Fans of the BBC2 show will know, one thing that angers the Dragons in the Den is when people pitch their businesses at a value well above what they’re worth.
Pricewise, Quill has pitched itself on par* with Four AA Rosette places such as The French by Simon Rogan and Manchester House. Sadly, to my mind it’s poles apart in terms of quality of cooking and, most importantly, in delivering on taste.
(*Quill’s 9 course Tasting Menu is £85; the 5 course Chef’s Signature at £65
Mcr House’s offer 15 courses for £95; and an impressive 8 courses for £60
The French’s menus are 10 courses for £85; the smaller tasting is 6 courses at £65)
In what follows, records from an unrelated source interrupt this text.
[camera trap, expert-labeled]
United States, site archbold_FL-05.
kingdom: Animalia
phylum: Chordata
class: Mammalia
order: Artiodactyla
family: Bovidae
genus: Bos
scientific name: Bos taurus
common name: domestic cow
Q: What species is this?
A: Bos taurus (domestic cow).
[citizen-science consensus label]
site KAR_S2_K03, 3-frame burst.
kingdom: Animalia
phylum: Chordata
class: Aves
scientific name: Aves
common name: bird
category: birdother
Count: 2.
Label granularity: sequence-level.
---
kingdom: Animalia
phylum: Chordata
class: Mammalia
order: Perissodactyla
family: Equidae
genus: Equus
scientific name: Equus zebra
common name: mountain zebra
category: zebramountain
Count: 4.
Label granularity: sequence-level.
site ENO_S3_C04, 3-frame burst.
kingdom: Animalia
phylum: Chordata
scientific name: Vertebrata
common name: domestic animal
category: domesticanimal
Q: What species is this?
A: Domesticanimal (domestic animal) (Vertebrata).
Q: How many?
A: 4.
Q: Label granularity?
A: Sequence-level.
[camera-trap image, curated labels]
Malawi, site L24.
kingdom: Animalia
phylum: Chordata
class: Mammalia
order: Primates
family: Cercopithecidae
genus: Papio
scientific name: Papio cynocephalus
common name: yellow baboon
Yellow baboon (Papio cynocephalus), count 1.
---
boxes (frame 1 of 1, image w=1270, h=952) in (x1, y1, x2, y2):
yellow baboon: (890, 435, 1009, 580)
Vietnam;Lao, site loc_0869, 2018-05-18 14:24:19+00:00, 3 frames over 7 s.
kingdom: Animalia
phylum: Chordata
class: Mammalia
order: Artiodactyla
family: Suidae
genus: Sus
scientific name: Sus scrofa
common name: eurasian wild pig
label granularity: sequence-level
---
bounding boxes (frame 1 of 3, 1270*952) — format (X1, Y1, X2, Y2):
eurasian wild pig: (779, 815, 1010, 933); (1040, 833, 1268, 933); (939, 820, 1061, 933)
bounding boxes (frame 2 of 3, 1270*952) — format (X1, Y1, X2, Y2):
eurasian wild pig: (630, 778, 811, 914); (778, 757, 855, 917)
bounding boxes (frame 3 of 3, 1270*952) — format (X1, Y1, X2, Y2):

Before I go on to knock the food, I should point out that I dined from the cheaper ‘Lunch Menu’ which offers 3 courses for £24.50 – obviously, at this price, I wasn’t expecting the food to equal to the two places mentioned above (however, Mcr House do have a 3 course lunch for just £27.50)… but, I was expecting the food to be flavoursome and harmonised.
Laughingly served like a pimple on a duck’s arse in an oversized straw bed, housed within a bespoke wine box, the Chicken Liver Parfait with blood orange & chicory jam was, along with the Sourdough Bread, the nicest thing I ate.
Re. the butter: I’m in the “Love Marmite” camp – I’ve had the Marmite Butter at The Typing Room in London and it’s a wonderful thing. I found the Quill version to be far too strong – surely even a fan does not want a “full on” side of marmite on toast with a supposedly well balanced meal?
Pigeon – Cabbage, Tuna, Parmesan
The pigeon starter was okay. Artfully presented, it consisted of a “pigeon pastrami” with slaw, shallots, raisins, parmesan wafers and a well judged smoked tuna mayo. Promise shown from the young chef, Curtis Stewart.
Sea Bream – Chorizo, Corn, Cockle Broth
Then things took an awry turn. On paper an excellent combination, the dashi broth flavoured with chorizo and cockles appeared off kilter to me – there was an acidic element which overrode, rather than enhanced. The flesh of the Sea Bream was well cooked but I’d have liked the flavour and texture that a crispy skin would’ve added.
Passion Fruit – Meringue, Cucumber, Wasabi
For me, the dessert was another dish that just didn’t deliver at the expected level. I found the passion fruit cheese cake was served far too cold; the wasabi ice cream lacked all but the subtlest of flavours and the cucumber balls tasted like they’d been marinated in dish water.
Despite my negatives, Chef Curtis Stewart is obviously a young talent. I’m hoping that, given time, as he and team his team mature and develop, Quill will be able to justify their prices and achieve their ambitions of competing with the best in Manchester.
Until that time, I believe better food is available at greater value for money at Two AA Rosette places in such as Mr Cooper’s House & Garden or Grenache; and at One AA Rosette places such as Earle in Hale or Nutters.